ComparativeGenomicsToolkit / cactus

Official home of genome aligner based upon notion of Cactus graphs
Other
505 stars 111 forks source link

Locations When Using cactus-hal2maf #1462

Closed parsonsrachel closed 1 month ago

parsonsrachel commented 1 month ago

I have been using the cactus-hal2maf tool to look at orthologous regions in the genomes of a set of primates, but I noticed some interesting behavior that I don't really understand. I wanted to pull out all the regions that aligned to chromosome 10 in chimp and look through the alignment (specifically focusing on repetitive elements). I used this command to generate the maf file:

cactus-hal2maf --chunkSize 500000 --refGenome GCA_028858775.2 --refSequence CM054444.2 --start 1 --length 140160334 --targetGenomes GCA_029281585.2,GCA_028885655.2,GCA_028885625.2,GCA_029289425.2,GCA_028878055.2,GCA_028858775.2,hs1 --noAncestors --coverage --filterGapCausingDupes --dupeMode single --binariesMode singularity file:jobstore.txt 7-t2t-apes-2023v2.hal chr10_PanTro.maf

(cactus version 7.0.0 and singularity (apptainer) version 1.3.3-1.el8)

When I was looking at certain regions, I noticed that the location reported for some of the species did not match the sequence that was being aligned. Specifically, I was looking at the region in chimp from position 28234 with length 668:

Screenshot 2024-08-13 at 9 38 15 AM

At this location in chimp (specifically starting at position 28528), there is a transposable element insertion, and I was looking to see if there was an orthologous TE found in the other species. Since these regions are well aligned, it suggests that the other species should also have the TE at this location, but the annotation is missing from some of the other species. To try and figure out if there was an issue with my repeat annotations, I looked at the reported locations for each species to see what could be happening. When I did this I noticed that for 5 of the 6 target genomes, the sequence aligned in the maf file did not match the sequence present in the genome at the reported location. For example, in human the reported sequence from the maf file is "tttttaattttttgaggaatggtcatactgctttccataatggcta..." but the actual sequence at location 115,464,920 is "CTCAAGCAATCCTCCCG..." (shown below).

Screenshot 2024-08-13 at 9 27 04 AM

Additionally, since the maf file reported the sequence in human was the reverse complement (denoted by -), we also looked at the reported location with that in mind. To do this I looked at the end of the range reported in the maf file. The range given by the maf for the human genome was 115,464,920-115,465,587, so I looked from 115,465,487-115,465,587 and got the sequence "...CCCATTTATTT" which if reverse complemented is "...GGGTAAATAAA" and does not match the maf file either. Below is a screenshot of this sequence range.

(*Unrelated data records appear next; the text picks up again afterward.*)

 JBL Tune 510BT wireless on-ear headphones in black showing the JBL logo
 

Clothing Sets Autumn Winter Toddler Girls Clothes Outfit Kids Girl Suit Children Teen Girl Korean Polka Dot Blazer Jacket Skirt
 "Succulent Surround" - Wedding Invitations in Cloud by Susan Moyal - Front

Screenshot 2024-08-13 at 1 39 03 PM

The only species with the correct location of its reported sequence was GCA_029289425.2 (bonobo). The other species had the same issue as human where the sequence in the maf file was not the sequence at the reported location.

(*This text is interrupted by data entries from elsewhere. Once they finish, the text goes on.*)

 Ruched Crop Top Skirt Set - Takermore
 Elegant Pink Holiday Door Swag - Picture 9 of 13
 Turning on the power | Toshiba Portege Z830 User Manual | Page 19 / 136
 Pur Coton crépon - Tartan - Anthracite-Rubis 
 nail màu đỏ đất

We also compared the location in the maf file to the location reported by the halLiftover tool (version 2.2). To do this I created a bed file of the region of interest with one line "CM054444.2 28234 28902". Then I used the command: halLiftover <halfile> GCA_028858775.2 <bed file with location> hs1 hs1.bed Then I used bedtools to sort and then merge: bedtools sort -i hs1.bed > hs1_sorted.bed bedtools merge -i hs1_sorted.bed -d 20 > hs1_sorted_merge.bed The resulting location from this tool was chr10 19,292,547-19,293,214.

This is drastically different from the location reported by the maf file for human (chr10:115,464,920-115,465,587). When I look at the sequence at the halLiftover coordinate ("...CCTCAAAAAATTAAAAA"), I get the sequence that was reported under human in the maf file (if you take the reverse complement).

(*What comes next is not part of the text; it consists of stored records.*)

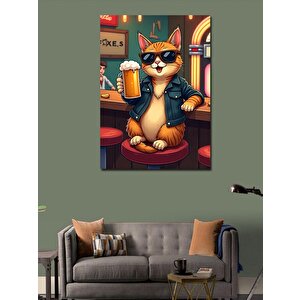 Kanvas Tablo Pub'da Kedi 100x140 cm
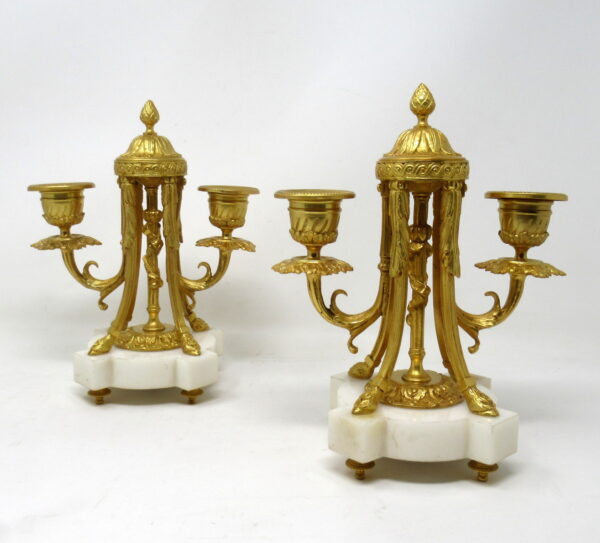 609. Pair French Ormolu White Marble Twin Arm Garniture Candelabra Candlesticks 19th Century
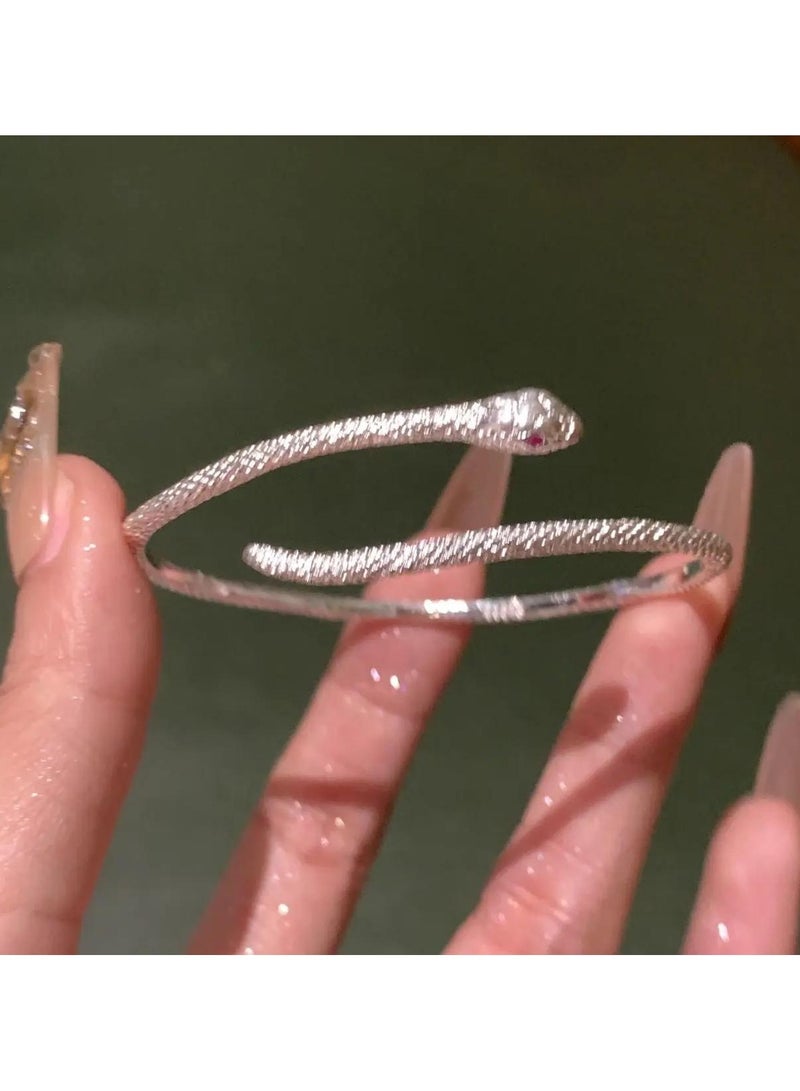 سيمهو سوار كلاسيكي مفتوح على شكل ثعبان، سوار نسائي بتصميم جديد، فاخر خفيف، تصميم فريد، جودة عالية وأناقة - Image 5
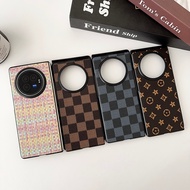 X Fold3 Casing Case for Vivo X Fold 3 X Fold 2 Colorful Retro Plaid Pattern PU Leather Hard Shockproof Mobile Phone Case Cover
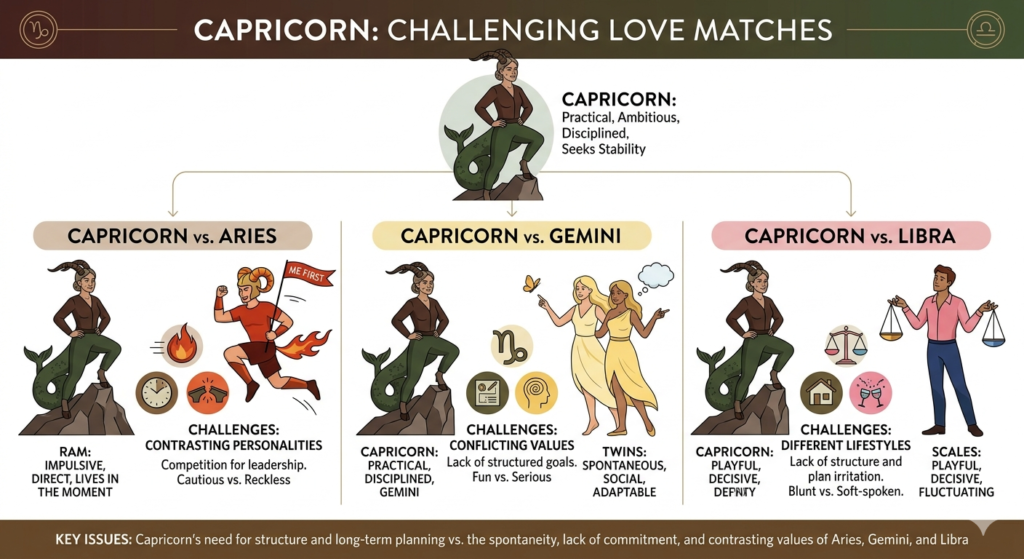 What Are Capricorn's Most Challenging Love Matches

Screenshot 2024-08-13 at 1 44 33 PM

This makes it seem like the coordinate reported by halLiftover is the coordinate that should be reported in the maf file, and there may be some error with which location is reported (even when the sequence is reported correctly).

I was wondering if there is any user error that may be contributing to this confusing behavior.

Thanks in advance!

parsonsrachel commented 1 month ago

After looking more into this it appears I was interpreting the maf file incorrectly. The locations reported for the species matching the reverse strand (lines with -) were being reported from the end of the sequence (as described here). In order to get the coordinates in the format reported by halLiftover you have to take the (length of the sequence - reported location - length of aligned block) to get the start coordinate of the block. For human this would be 134,758,134 - 115,464,920 - 667 = 19,292,547. Using this transform gets the coordinates in a format to look from the start of the sequence forward instead of from the end of the sequence.